Méditation du jour
L’Évangile, inspirateur de tous les dévouements ”

L’Évangile réunit tous les caractères,

parce qu’il s’adresse à tous :

il a la simplicité de l’enfance,

les profondeurs du mystère

et de la pensée,

la tristesse du pauvre,

les joies ineffables du croyant,

la douleur

et l’espérance.

Ce livre devrait être sans cesse ouvert sous les yeux de l’infortuné,

parce qu’il renferme le dépôt précieux de l’espérance qui console,

et de la charité qui adoucit le sang aigri par le malheur.

Il fait plus que de prêcher la pitié,

l’indulgence

et l’amour pour les infortunés,

il montre son divin Auteur bénissant leurs larmes

et buvant avec eux le calice jusqu’à la lie.

C’est par lui que l’homme grandit à ses propres yeux

et aux yeux de Dieu,

en repoussant l’injure par le pardon,

et la persécution de ses ennemis par la prière et par l’amour.

C’est par lui que le dévouement détrône l’égoïsme,

et que l’humilité,

qui est la grandeur du Chrétien ici-bas,

met sa gloire douce et calme à la place des jactances hautaines

et des dédains insultants de l’orgueil.

C’est par lui qu’aujourd’hui encore il y a des hommes de bien

qui soulagent l’infortune

et compatissent à ses angoisses,

qui visitent les haillons,

la paille,

les plaies

et les cachots de leurs frères en Jésus-Christ,

et dont la main droite ignore les bienfaits de leur main gauche,

se cachant d’une bonne action comme le coupable se cache d’un crime.


(H. Bretonneau)


Mardi 15 septembre 2026
Les Sept Douleurs de la

Bienheureuse Vierge Marie
2e classe

Temps après la Pentecôte



Oraison - collecte
Ô Dieu, dans la Passion duquel, suivant la prophétie de Siméon, un glaive de douleur a percé le cœur très doux de la glorieuse Vierge Marie, Votre Mère, faites, dans Votre miséricorde, que célébrant avec respect le souvenir de ses douleurs, nous recueillions les heureux fruits de Votre Passion. Vous qui vivez et régnez avec Dieu le Père dans l’unité du Saint-Esprit, Dieu dans tous les siècles des siècles. Ainsi soit-il.

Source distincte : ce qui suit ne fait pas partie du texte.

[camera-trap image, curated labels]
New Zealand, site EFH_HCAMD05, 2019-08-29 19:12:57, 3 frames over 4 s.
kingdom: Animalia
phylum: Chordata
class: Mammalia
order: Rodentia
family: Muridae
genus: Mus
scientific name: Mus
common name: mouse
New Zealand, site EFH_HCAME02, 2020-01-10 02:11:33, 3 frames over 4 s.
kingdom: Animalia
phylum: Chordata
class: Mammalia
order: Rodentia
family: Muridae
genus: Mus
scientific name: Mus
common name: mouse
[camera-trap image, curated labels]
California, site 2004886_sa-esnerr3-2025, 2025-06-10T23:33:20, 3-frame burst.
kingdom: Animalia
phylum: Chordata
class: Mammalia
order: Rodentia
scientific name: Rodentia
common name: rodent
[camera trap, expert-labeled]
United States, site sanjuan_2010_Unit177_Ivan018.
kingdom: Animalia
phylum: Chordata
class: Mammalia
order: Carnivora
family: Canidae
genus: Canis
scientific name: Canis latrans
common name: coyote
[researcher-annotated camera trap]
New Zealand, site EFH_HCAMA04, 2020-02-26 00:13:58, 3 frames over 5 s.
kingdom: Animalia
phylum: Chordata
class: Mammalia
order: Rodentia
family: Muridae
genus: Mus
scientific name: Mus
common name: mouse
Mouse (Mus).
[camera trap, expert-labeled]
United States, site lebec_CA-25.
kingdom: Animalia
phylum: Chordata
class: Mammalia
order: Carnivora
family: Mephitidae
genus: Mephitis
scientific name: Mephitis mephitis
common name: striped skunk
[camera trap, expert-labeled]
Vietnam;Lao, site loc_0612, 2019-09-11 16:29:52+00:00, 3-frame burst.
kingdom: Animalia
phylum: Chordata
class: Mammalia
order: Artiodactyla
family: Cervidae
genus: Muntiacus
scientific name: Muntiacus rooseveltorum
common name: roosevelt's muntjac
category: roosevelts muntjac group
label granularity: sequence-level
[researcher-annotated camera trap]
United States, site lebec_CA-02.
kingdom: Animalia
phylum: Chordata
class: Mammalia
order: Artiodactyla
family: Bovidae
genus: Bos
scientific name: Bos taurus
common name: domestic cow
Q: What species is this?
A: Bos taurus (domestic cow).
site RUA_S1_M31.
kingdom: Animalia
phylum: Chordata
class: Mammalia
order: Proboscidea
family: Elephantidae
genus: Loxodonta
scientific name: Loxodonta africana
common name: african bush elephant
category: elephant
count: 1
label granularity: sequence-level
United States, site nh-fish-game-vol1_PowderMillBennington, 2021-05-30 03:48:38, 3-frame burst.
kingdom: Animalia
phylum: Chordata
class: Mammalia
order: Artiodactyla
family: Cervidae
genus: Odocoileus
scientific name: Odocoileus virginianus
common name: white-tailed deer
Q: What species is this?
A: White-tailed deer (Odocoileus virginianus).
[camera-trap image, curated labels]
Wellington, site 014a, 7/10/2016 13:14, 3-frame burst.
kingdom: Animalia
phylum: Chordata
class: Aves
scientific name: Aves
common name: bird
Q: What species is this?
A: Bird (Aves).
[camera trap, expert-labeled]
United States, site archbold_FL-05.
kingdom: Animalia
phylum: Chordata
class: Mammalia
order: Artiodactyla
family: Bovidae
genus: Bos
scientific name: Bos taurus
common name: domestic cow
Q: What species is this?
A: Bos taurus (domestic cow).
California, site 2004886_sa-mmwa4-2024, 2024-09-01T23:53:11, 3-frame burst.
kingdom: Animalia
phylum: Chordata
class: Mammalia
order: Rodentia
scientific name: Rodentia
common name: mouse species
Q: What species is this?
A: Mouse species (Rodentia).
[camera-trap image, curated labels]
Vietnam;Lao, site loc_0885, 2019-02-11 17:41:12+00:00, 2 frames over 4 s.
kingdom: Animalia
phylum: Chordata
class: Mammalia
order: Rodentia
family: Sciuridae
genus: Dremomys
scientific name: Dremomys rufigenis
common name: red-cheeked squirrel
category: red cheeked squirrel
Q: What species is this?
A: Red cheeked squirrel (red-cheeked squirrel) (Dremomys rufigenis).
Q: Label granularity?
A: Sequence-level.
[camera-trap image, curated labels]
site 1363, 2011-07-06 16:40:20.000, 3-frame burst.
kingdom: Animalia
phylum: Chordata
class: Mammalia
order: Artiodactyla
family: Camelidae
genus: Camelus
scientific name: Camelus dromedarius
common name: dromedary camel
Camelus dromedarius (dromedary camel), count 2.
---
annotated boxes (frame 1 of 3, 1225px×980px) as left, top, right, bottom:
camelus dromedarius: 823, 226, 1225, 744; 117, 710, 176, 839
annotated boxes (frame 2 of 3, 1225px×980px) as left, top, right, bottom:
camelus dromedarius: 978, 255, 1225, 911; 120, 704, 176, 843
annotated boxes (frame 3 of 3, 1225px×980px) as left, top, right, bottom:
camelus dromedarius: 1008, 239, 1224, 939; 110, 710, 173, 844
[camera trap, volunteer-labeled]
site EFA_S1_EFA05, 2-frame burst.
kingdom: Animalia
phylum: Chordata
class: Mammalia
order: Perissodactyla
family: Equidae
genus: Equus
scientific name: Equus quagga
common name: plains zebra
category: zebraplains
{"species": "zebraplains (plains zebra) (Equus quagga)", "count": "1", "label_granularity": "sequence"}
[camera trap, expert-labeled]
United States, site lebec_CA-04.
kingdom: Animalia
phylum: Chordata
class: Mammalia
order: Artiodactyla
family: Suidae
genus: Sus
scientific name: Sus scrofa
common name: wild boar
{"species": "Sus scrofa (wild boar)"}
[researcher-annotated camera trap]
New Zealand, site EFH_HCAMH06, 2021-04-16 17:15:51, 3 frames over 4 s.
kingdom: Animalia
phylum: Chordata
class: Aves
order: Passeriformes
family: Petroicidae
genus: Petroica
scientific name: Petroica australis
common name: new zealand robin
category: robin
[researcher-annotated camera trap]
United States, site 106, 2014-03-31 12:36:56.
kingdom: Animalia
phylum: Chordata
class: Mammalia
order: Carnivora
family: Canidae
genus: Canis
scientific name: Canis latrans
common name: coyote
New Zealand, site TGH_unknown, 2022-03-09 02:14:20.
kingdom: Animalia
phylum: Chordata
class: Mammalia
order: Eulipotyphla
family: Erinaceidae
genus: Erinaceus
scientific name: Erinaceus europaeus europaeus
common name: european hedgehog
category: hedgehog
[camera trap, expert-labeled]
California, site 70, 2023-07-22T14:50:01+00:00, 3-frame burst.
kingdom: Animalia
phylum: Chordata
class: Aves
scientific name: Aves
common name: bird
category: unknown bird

Mémoire de S. Nicomède, martyr :


Montrez-Vous favorable à Votre peuple, Seigneur, afin que, célébrant les mérites si glorieux de Votre bienheureux Martyr Nicomède, il soit toujours aidé de ses prières pour obtenir Votre miséricorde. Par Jésus-Christ Votre Fils, Notre Seigneur, qui vit et règne avec Vous dans l’unité du Saint-Esprit, Dieu dans tous les siècles des siècles.

Ainsi soit-il

Vie du Saint du jour
Marie se tenait debout au pied de la Croix où Jésus était suspendu, et, comme l’avait prédit le vieillard Siméon, un glaive de douleur transperça son âme.

Impuissante, « elle voit son doux enfant désolé dans les angoisses de la mort, et elle recueille Son dernier soupir ».

La compassion que son cœur maternel ressent au pied de la croix lui a mérité d’obtenir, sans passer par la mort, la palme du martyre.


Cette fête était célébrée avec une grande solennité par les Servites au XVIIe siècle. Elle fut étendue par Pie VII, en 1817, à toute l’Église, afin de rappeler les souffrances qu’elle venait de traverser dans la personne de son chef exilé et captif, et délivré grâce à la protection de la Vierge.


Comme la première fête des Douleurs de Marie, au Temps de la Passion, nous montre en effet la part qu’elle prit au sacrifice de Jésus, la seconde, au Temps après la Pentecôte, nous dit toute la compassion que ressent la Mère du Sauveur envers l’Église, l’épouse de Jésus qui est crucifiée à son tour et dont la dévotion aux Douleurs de Marie s’accroît dans les temps calamiteux qu’elle traverse.


Saint Pie X a élevé en 1908 cette fête au rang des solennités de deuxième classe.


 voir la grande vie du Saint


Résolution pratique du jour
Profitez des épreuves de la vie pour vous donner à Dieu sans réserve.